Contemporary Romance

www.rachelgibson.com

Reviewed By Jen Hill

 

 

 

 

Rachel Gibson takes us back to Gospel, Idaho - the setting for TRUE CONFESSIONS - and slightly ties it in with her first novel SIMPLY IRRESISTIBLE.  If you love Rachel Gibson’s previous books, this one is sure to please.

Kate Hamilton is a private investigator.  Well, she used to be.  After finding a man’s lost family, only to have him murder them before killing himself, Kate retires from the P.I. business and decides to head to Gospel to help out her widowed grandfather.  On the way, she thinks over her life and decides, just once, to be impulsive.  So, she asks a gorgeous stranger for a one-night stand.  Not only does he turn her down, he leaves her humiliated and running to Idaho faster than you can say potato. 

A former hockey star, Rob Sutter owns the local sport store in town.  He doesn’t date and travels to Seattle to see his two-year-old daughter who lives with his ex-wife.  He takes no interest in the women in town, no matter how forward or shy they are about asking for what they want.  That is, until he walks across the street to the local grocery store and meets the owner’s granddaughter. 
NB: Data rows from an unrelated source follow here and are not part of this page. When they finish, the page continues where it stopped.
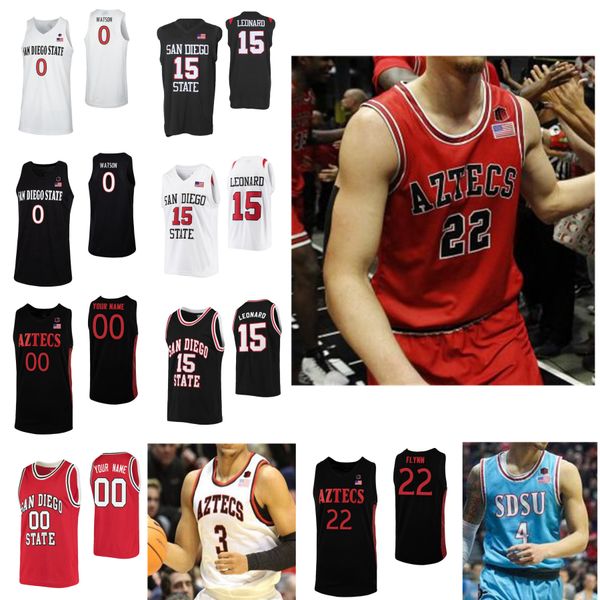 

custom san diego state aztecs college basketball jerseys mens ykawhi 15 leonard malachi flynn keshad johnson adam seiko aguek arop stitched, Black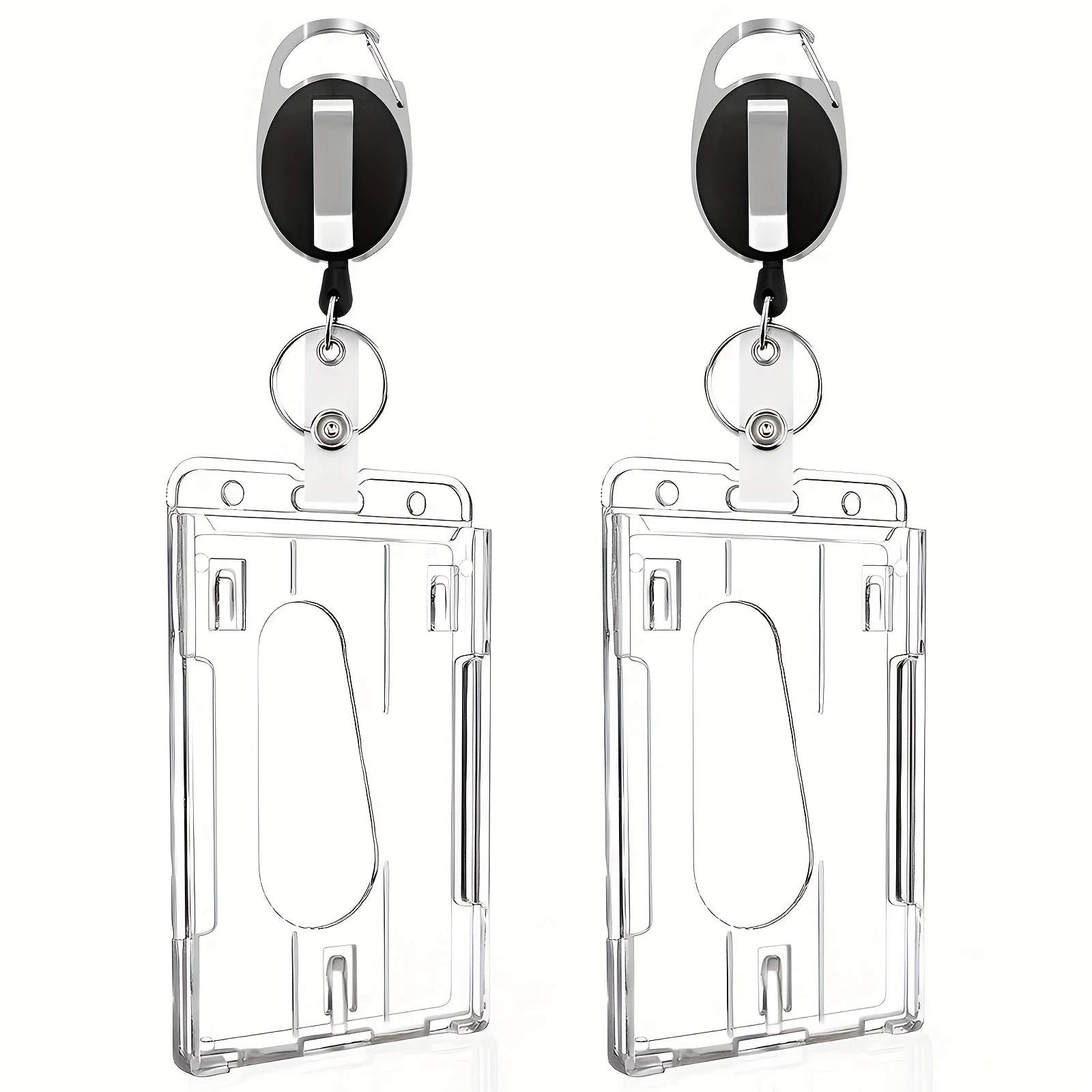 2pcs Heavy-Duty Badge Holders with Retractable Clip - Transparent, Scratch-Proof ID & Keychain Cases for Students, Bank Cards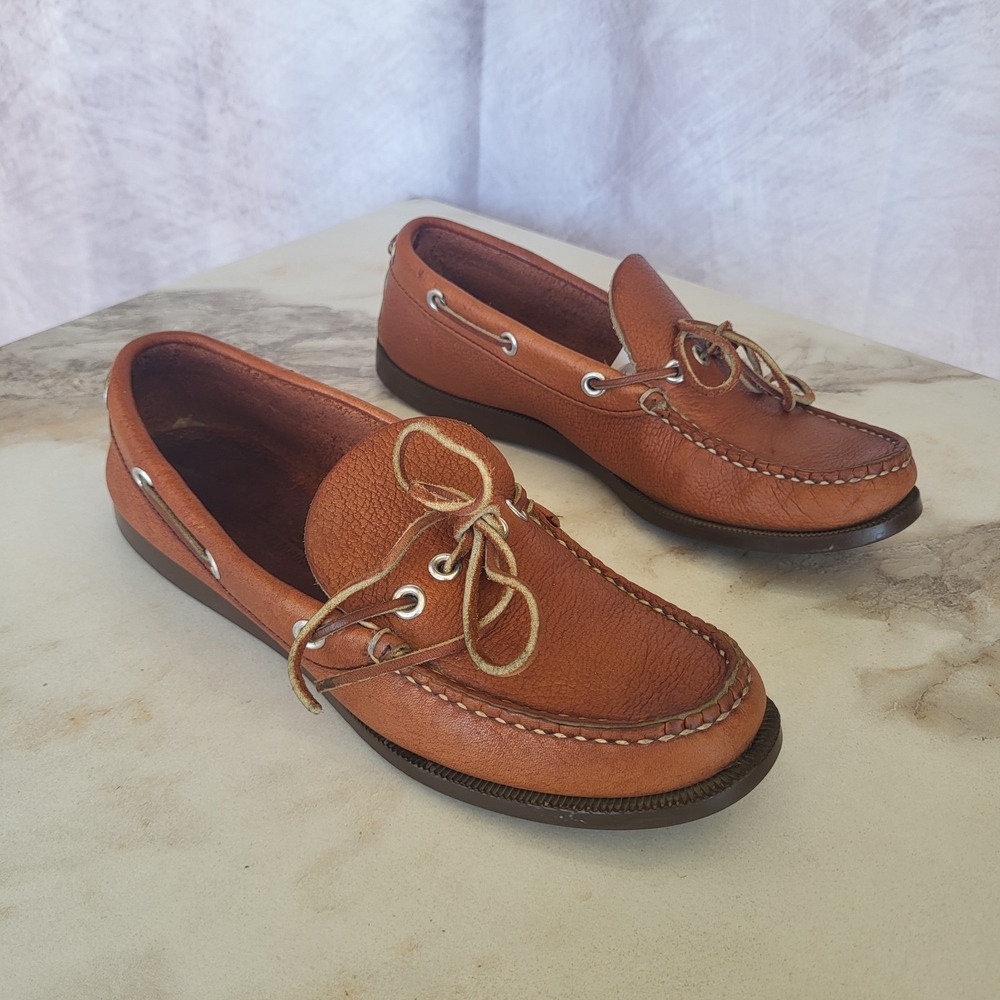 LL Bean Deck Boot Style Goodyear Moccasin Loafers Men's Size 7.5 M Brown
Kate is shocked beyond mortification to come face to face with the gorgeous stranger who turned her down flat in that bar.  Now she has to face him everyday, run into him at poetry readings with her grandfather (who is stepping out with Rob’s mother!), and take him deliveries at his house.  Rob becomes fascinated with the smart and tough woman who has a chip on her shoulder.  True, he could have let her down a little easier, but he has his reasons as to why he did what he did in the bar that night.  Now that he knows her a little better, can he convince her he’d like to take her up on her former offer? 

I love Rachel Gibson’s books and TRUE CONFESSIONS is one of my all-time favorites by her.  I was happy to revisit Gospel and see what the residents were up to.  We get to meet some new ones, a few former ones (I was disappointed at the sparse appearances of Dillon and Hope) and hear about the others.

Rob is believable as a tough guy who seems to have a weak spot.  Kate is a little less believable as a former private investigator but it works with the story.  I love her seemingly tough exterior, but inside she’s not quite as sure of herself as she leads people to think.  The grandfather storyline is a pleasant bonus and keeps the story moving along nicely.  With some quirky residents, highly heated love scenes and a plausible storyline, THE TROUBLE WITH VALENTINE’S DAY was worth the wait from this talented author.